### WHAT YOU ARE ASKED TO DO
An exact copy of all the records is the expected answer.

☆ ☆ ☆ ☆

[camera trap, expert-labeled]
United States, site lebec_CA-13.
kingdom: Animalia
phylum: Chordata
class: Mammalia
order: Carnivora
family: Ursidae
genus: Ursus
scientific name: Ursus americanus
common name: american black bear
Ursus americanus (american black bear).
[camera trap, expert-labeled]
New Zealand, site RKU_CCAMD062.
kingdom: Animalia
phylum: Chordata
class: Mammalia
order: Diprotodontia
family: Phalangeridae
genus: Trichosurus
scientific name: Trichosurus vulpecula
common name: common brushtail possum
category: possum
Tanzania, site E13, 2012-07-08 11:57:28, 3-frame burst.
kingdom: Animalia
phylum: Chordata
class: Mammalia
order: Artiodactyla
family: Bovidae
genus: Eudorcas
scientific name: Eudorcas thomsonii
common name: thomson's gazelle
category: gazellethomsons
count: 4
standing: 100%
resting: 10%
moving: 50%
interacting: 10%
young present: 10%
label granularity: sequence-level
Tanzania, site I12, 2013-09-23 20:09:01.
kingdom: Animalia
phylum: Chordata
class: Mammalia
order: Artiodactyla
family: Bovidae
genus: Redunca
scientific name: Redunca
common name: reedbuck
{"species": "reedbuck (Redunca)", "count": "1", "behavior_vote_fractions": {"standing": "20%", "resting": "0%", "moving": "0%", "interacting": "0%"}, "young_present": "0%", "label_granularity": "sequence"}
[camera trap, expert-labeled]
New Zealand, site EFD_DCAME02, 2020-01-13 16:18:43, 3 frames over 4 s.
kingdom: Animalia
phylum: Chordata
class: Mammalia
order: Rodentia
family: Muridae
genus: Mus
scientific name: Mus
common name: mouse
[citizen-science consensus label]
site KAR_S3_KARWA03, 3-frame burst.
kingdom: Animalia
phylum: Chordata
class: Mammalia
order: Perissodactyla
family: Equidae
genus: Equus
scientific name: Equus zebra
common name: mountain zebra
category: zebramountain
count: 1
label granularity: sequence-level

☆ ☆ ☆ ☆

### SOLUTION TO THIS PROBLEM
[camera trap, expert-labeled]
United States, site lebec_CA-13.
kingdom: Animalia
phylum: Chordata
class: Mammalia
order: Carnivora
family: Ursidae
genus: Ursus
scientific name: Ursus americanus
common name: american black bear
Ursus americanus (american black bear).
[camera trap, expert-labeled]
New Zealand, site RKU_CCAMD062.
kingdom: Animalia
phylum: Chordata
class: Mammalia
order: Diprotodontia
family: Phalangeridae
genus: Trichosurus
scientific name: Trichosurus vulpecula
common name: common brushtail possum
category: possum
Tanzania, site E13, 2012-07-08 11:57:28, 3-frame burst.
kingdom: Animalia
phylum: Chordata
class: Mammalia
order: Artiodactyla
family: Bovidae
genus: Eudorcas
scientific name: Eudorcas thomsonii
common name: thomson's gazelle
category: gazellethomsons
count: 4
standing: 100%
resting: 10%
moving: 50%
interacting: 10%
young present: 10%
label granularity: sequence-level
Tanzania, site I12, 2013-09-23 20:09:01.
kingdom: Animalia
phylum: Chordata
class: Mammalia
order: Artiodactyla
family: Bovidae
genus: Redunca
scientific name: Redunca
common name: reedbuck
{"species": "reedbuck (Redunca)", "count": "1", "behavior_vote_fractions": {"standing": "20%", "resting": "0%", "moving": "0%", "interacting": "0%"}, "young_present": "0%", "label_granularity": "sequence"}
[camera trap, expert-labeled]
New Zealand, site EFD_DCAME02, 2020-01-13 16:18:43, 3 frames over 4 s.
kingdom: Animalia
phylum: Chordata
class: Mammalia
order: Rodentia
family: Muridae
genus: Mus
scientific name: Mus
common name: mouse
[citizen-science consensus label]
site KAR_S3_KARWA03, 3-frame burst.
kingdom: Animalia
phylum: Chordata
class: Mammalia
order: Perissodactyla
family: Equidae
genus: Equus
scientific name: Equus zebra
common name: mountain zebra
category: zebramountain
count: 1
label granularity: sequence-level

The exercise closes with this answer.